[Selected text]
=======

# What is happening to my Keepers ?



## KeithChesterfield (Mar 12, 2010)

Hello Canine friends,

I thought I'd comment on my Owners who seem to be acting even stranger the last few days compared to their earlier attempts while owning me for the last two years

When on a walk in the parks we keep our distance from my mates (Ben, Lassie, Satan and even Charlie who I adore) and despite my efforts to get to them the recall signal means I'm deprived of canine company.

Yesterday was something called a 'Birthday' for the Lady keeper, who apparently answers to the name 'Would you like a cup of tea?', and her relatives came round to my house but surprisingly sat quite a long way from her and the Man keeper.

As an aside, he normally answers to the name 'Will you be watching football on Sky?' but seems to have altered his name recently to 'What shall we have for tea?'.

The guests to my house yesterday as normal threw one on my tennis balls for me to chase and bring back to them – it's good exercise for them and some look as though they need it !

=======

[Data supplied]
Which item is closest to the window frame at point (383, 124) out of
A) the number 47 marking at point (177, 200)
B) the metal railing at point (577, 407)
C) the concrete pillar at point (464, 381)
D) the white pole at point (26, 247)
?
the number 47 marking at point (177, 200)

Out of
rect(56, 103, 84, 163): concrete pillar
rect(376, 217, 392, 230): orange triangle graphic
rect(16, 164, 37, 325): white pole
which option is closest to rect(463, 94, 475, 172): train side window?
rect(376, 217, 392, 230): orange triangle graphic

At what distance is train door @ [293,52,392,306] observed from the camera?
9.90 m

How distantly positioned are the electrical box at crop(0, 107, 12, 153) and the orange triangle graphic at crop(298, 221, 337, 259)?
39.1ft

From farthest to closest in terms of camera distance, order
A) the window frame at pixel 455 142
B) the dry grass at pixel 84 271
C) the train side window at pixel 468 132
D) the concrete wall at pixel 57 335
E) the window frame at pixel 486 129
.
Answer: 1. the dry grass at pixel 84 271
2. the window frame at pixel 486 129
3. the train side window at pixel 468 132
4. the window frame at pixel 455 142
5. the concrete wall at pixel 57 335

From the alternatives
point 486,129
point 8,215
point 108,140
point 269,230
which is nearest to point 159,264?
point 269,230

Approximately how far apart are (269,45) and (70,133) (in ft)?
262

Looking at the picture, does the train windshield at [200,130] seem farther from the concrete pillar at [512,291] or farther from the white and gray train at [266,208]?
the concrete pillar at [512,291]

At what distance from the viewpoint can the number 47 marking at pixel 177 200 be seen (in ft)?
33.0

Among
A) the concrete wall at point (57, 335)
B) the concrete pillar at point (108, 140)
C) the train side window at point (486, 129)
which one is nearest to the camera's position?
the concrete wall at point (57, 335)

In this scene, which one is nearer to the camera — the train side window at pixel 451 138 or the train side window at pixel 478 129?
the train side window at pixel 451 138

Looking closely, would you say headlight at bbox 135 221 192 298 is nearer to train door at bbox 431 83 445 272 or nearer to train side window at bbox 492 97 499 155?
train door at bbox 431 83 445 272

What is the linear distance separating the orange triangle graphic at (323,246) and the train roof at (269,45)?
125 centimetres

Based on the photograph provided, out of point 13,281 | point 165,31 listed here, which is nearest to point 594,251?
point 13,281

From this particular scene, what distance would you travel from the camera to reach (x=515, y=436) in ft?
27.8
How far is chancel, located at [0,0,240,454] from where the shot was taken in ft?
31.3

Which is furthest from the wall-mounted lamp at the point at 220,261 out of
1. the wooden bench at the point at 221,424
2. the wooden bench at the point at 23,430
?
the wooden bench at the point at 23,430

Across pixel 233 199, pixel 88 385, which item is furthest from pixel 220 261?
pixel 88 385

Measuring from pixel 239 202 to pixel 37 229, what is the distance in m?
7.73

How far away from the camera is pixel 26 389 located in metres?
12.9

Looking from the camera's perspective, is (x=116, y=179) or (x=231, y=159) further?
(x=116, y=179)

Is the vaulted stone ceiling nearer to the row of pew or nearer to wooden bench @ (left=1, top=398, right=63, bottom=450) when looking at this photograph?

=======

[Set of tasks]
• A. Duplicate the part of the post about the Keepers between "As an aside, he" and "have for tea?'.", inclusive.
• B. Translate this sentence from the post about the Keepers into Spanish: "As an aside, he normally answers to the name 'Will you be watching football on Sky?' but seems to have altered his name recently to 'What shall we have for tea?'."
• C. Based on the post about the Keepers, decide whether each statement agrees with it, answering yes or no and quoting the words that settle it: (i) On the Birthday, the relatives sat close to the Lady keeper. (ii) The writer has been owned by the Keepers for two years. (iii) The recall signal keeps the writer away from other dogs.

[Replies]
• A.
As an aside, he normally answers to the name 'Will you be watching football on Sky?' but seems to have altered his name recently to 'What shall we have for tea?'.

• B. Por cierto, normalmente responde al nombre de «¿Vas a ver el fútbol en Sky?», pero parece que hace poco ha cambiado su nombre a «¿Qué vamos a cenar?».

• C.
(i) No: "surprisingly sat quite a long way from her and the Man keeper"
(ii) Yes: "while owning me for the last two years"
(iii) Yes: "the recall signal means I'm deprived of canine company"